Hopwood, Douglas W. Carvell, Kenneth R. Elliott, and David A. Rogers. They filed
discrimination charges again the State of Texas stating they were discriminated
against and denied admission to the University of Texas School of Law. The
college granted admission to less qualified African American and Mexican
American applicants through the use of a quota system. This practice of
preferential admissions for minorities furthers the practice of reverse
discrimination, now not just in the workplace, but also in the school systems.
Affirmative action has never been a perfect solution and people will always have
valid arguments for maintaining its existence. But, to continue to offer one
group opportunity, due only to their minority status, at the expense of another
is wrong. Non-minorities continue to feel that their rights have been violated
and that they are being punished for crimes that they had no part in committing.
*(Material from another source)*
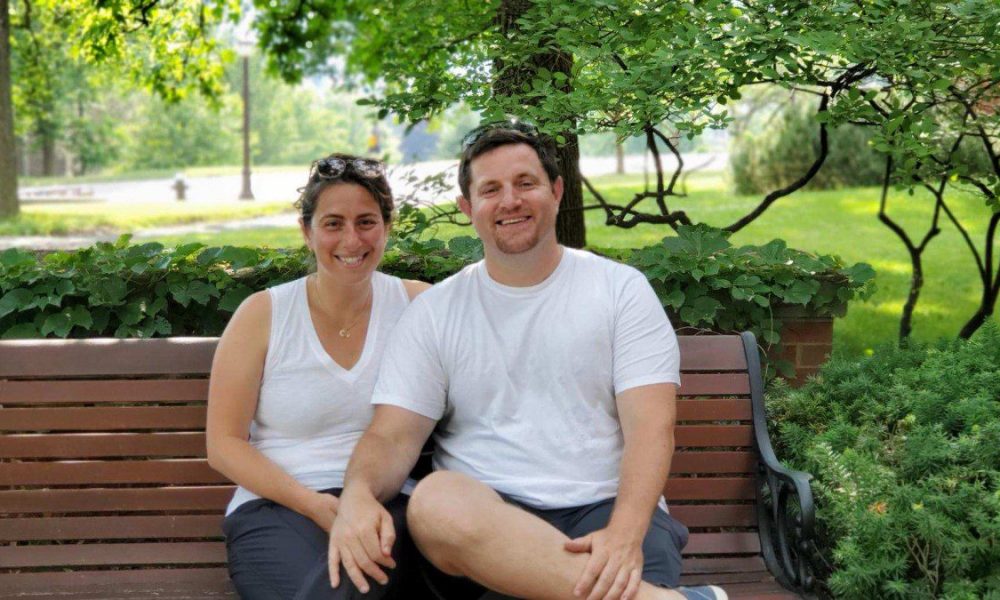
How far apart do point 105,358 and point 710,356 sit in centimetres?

And when non-minorities are subject to the same discrimination, they have little
recourse: "Under the 1991 Civil Rights Act, white males can have no grounds
for discrimination lawsuits until they are statistically underrepresented in
management and line positions. The 1991 Act, in effect, repealed the 1964 act by
legalizing racial preferences as the core of civil rights law" (Roberts
& Stratton). Regardless of good intentions, changing the past effects of
discrimination is an unattainable goal. Women and minorities should be entitled
to enjoy the same successes as the rest of the country, without the fear of
being seen as the beneficiary of entitlements. Business owners should be free to
make intelligent hiring decisions based on a persons skills and talents, without
the fear of penalty from the government. As Marsha M. states, "Affirmative
action is used not to level the playing field, but used to strong-arm employer's
into jobs, raises and promotions for Black Americans and women". The
growing tensions that result from these programs continues to divide races, not
bring them closer together. Allowing different sets of rules and lower Standards
to separate people based on race or sex, defeats any efforts made toward finally
ending discrimination. "Ultimately, either quotas will go or democracy
will, because legal privileges based on status are incompatible with democracy's
requirement of equal standing before the law" (Roberts & Stratton 177).
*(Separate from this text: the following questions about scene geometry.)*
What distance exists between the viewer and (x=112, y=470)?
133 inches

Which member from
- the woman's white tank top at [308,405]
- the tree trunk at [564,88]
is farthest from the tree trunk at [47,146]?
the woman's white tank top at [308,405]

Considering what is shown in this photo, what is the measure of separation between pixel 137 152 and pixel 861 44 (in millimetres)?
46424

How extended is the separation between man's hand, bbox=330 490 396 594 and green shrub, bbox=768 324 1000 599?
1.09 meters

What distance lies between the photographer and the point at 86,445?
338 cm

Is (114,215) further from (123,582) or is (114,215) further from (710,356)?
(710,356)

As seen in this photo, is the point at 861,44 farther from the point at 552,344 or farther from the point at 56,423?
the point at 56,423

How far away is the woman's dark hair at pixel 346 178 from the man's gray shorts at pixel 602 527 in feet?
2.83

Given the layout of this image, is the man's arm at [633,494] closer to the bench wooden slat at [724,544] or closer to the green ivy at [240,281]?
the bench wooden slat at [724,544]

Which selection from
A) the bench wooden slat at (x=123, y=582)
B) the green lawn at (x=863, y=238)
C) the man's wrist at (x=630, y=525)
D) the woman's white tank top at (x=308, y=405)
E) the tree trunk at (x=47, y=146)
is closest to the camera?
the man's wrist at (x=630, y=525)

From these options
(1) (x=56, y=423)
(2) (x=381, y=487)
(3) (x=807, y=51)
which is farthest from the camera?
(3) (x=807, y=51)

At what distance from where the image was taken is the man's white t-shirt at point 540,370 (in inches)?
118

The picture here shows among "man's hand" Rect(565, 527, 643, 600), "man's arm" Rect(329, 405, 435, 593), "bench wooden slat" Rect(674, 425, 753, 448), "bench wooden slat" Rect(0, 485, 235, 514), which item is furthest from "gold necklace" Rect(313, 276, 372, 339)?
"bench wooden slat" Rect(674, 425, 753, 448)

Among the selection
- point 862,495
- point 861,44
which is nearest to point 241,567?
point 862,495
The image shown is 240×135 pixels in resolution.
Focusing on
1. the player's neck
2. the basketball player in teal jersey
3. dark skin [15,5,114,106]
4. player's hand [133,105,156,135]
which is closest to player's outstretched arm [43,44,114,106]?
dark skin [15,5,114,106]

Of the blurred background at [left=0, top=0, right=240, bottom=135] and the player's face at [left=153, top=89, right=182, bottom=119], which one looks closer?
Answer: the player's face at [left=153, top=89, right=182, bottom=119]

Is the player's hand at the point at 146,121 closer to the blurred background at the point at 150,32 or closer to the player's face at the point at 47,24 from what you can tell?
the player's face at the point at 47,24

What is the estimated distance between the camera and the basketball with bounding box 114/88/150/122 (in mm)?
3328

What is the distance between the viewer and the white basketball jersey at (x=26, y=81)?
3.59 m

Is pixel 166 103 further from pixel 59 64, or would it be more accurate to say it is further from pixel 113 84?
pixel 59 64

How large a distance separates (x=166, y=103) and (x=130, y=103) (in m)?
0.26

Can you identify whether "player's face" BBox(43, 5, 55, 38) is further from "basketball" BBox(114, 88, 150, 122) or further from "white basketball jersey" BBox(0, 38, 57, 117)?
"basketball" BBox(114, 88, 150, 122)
Today every American has access to employment and educational opportunities.
Americans live in a world of free enterprise where they can create their own
successes. Americans have the means to achieve and succeed, they just have to
have the drive and incentive to go out into the world and do it. As in every
aspect of life some things may not come easily. Yet these experiences make one
stronger and sometimes even more determined to achieve their goals. Individuals
of any race should not use or misuse the color of their skin or sexual
orientation for advancing themselves over others. Instead by using their
talents, knowledge and sense of fairness to achieve their goals, affirmative
action will become outdated.
BibliographyPage Affirmative Action: Part 1 Enforcing Equality, " An Affirmative
Action Primer", The Virginia Pilot. 1995. Pilot Online. 12, September 1998.
Heilman, Madeline. Study: Affirmative Action Hires Abilities Doubted @. Money
Magazine, Aug. 31, 1992, 3B. Kahlenberg, Richard D. The Remedy. New York;
BasicBooks, 1996. M., Marsha. "Untitled". Tidewater Community College.
November, 1998. Roberts, Paul Craig., and Lawrence M. Stratton. The New Color
Line. Washington, DC; Regnery Publishing, 1995.